Masalah fungsional terkait modernisasi TNI-AU
Terakhir, ada isu-isu yang tidak jelas dan pasti terkait dengan kesiapan operasional dan kinerja Angkatan Udara, yang tidak akan pernah dipertimbangkan oleh kebanyakan jurnalis. Sulit untuk mengukur faktor-faktor yang tidak jelas seperti kinerja teoritis dan kualitas pilot, sementara fitur-fitur konkret seperti ketersediaan suku cadang dan stok yang memadai dari senjata yang kompatibel jarang dieksplorasi oleh pers.
Secara teori, ini mengacu pada pedoman tentang cara terbaik menggunakan kekuatan militer untuk mencapai tujuan tertentu, sementara kesiapan pilot sering ditentukan berdasarkan faktor-faktor tertentu, seperti jumlah waktu penerbangan tahunan, kinerja selama latihan militer internasional, dan pengalaman tempur. Angkatan Udara yang dimaksud. Karena teori militer sering dikategorikan, maka tidak ada cara untuk mengkaji teori TNI-AU yang telah diadopsi; Oleh karena itu, bijaksana untuk menangguhkan komentar tentang taktik Angkatan Udara Indonesia dan efektivitas strategi tersebut.
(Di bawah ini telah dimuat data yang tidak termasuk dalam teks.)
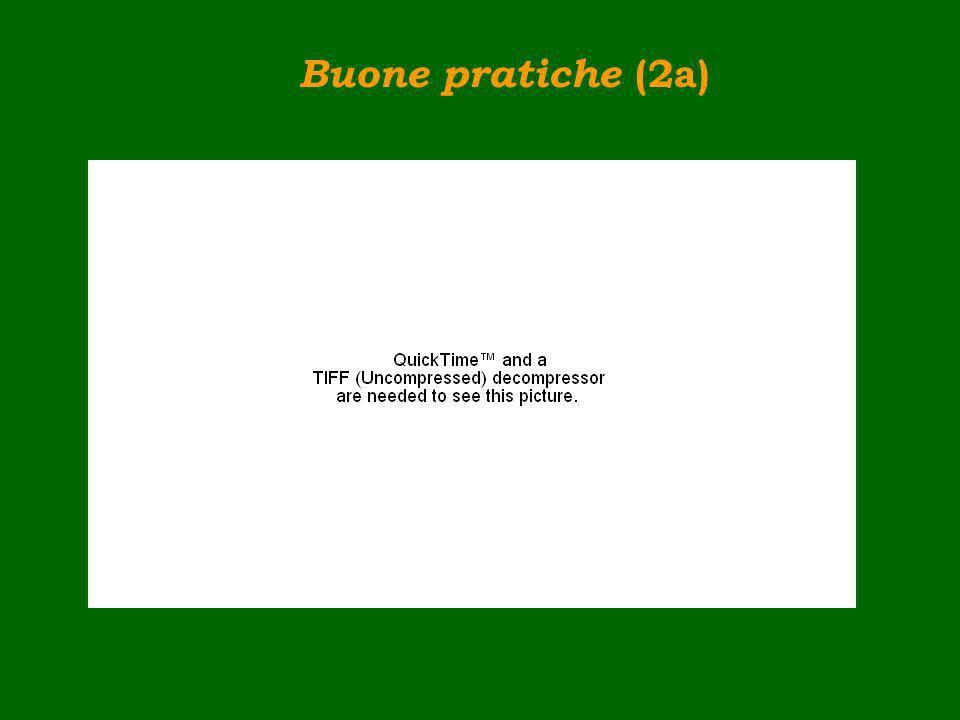 Buone pratiche (2a)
Bagi pilot, kemampuan tidak boleh diremehkan, tetapi perlu dicatat bahwa pengalaman operasional TNI-AU di dunia nyata hanya mencakup operasi kontra-pemberontakan terhadap pemberontak domestik, bukan operasi kontra-pemberontakan di negara lain. Selain itu, tidak diketahui apakah pilot Indonesia menerima jumlah jam terbang yang sama dengan Angkatan Udara NATO (100-150 jam / tahun), tetapi masalah konkret seperti ketersediaan suku cadang harus diperhitungkan sejauh hal itu mempengaruhi. Angkatan Laut. Mungkin mendarat, pilot terpaksa menggunakan simulator berbasis darat. Misalnya, pada tahun 2005, kerugian logistik dari embargo AS adalah yang terendah dalam ketersediaan operasional untuk aset Indonesia buatan AS seperti F-16 dan A-4.
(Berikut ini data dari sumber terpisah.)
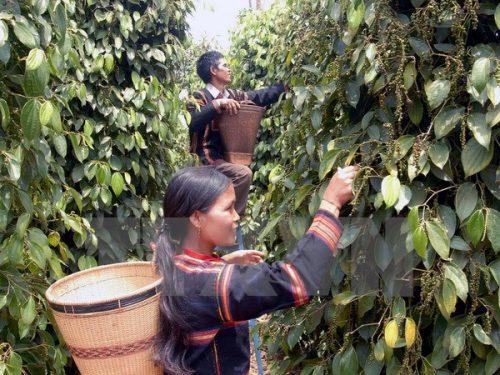 Thu hoạch hồ tiêu ở xã Ia Hrú, huyện Chư Sê, tỉnh Gia Lai (Ảnh: Sỹ Huynh/TTXVN)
Akhirnya, dampak angkatan udara cukup besar pada persediaan rudal dan bom yang dipasok oleh pesawatnya. Tidak termasuk kualitas senjata tersebut, penelitian open source mengungkapkan tidak ada informasi tentang jumlah senjata udara yang dipelihara oleh TNI-AU. Tetapi patut dicatat bahwa mereka membeli senjata Rusia dan AS, yang mengarah pada kompleksitas dan tekanan yang lebih besar pada sistem logistik, yang dapat mempengaruhi ketersediaan operasional dan kemampuan Angkatan Udara. Karena KF-21 direncanakan untuk menggunakan rudal AS dan Eropa, penggabungan angkatan laut Indonesia dengan Borama pada akhirnya dapat menimpa jaringan pasokan TNI-AU.
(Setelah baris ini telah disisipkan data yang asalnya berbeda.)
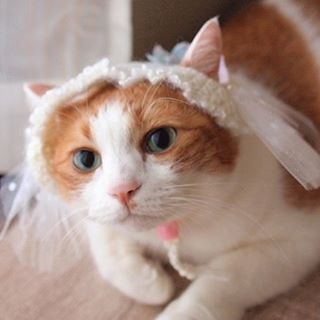 "Hana with the bridal style headdress.まるで花嫁みたい♡(Cat Headdress from Japan):New Product from Catchy boutique!Adorable hand-knitted cat costumes by handmade cat goods artist, Fuwakorocraft from Japan!Check out ""Catchy-boutique"" in our URL:☞Follow: @catchyboutique☞tag: #catchy222 to share your photo with catchy goods:#cat #neko #ねこ #ネコ #headdress #headaccessories #headpiece #cathat #catcostume #bridal #eclatcat"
Analisis Rasional vs. Hype
Jika ada, penjualan KF-21 dalam diplomasi militer, strategis dan industri oleh pemerintah bulan untuk mendukung “Kebijakan Selatan Baru” Seoul yang berpusat pada ASEAN adalah sebuah latihan. Dari sudut pandang Jakarta, akuisisi Borame mungkin akan melindungi kepentingan nasional sambil memodernisasi keamanan TNI-AU secara tepat waktu. Oleh karena itu, terlalu banyak komentator harus didorong untuk menahan diri, terutama ketika mereka memiliki sedikit pemahaman tentang paksaan nasional dari kekuatan menengah regional dan batasan atau aktivitas internal pejuang mereka.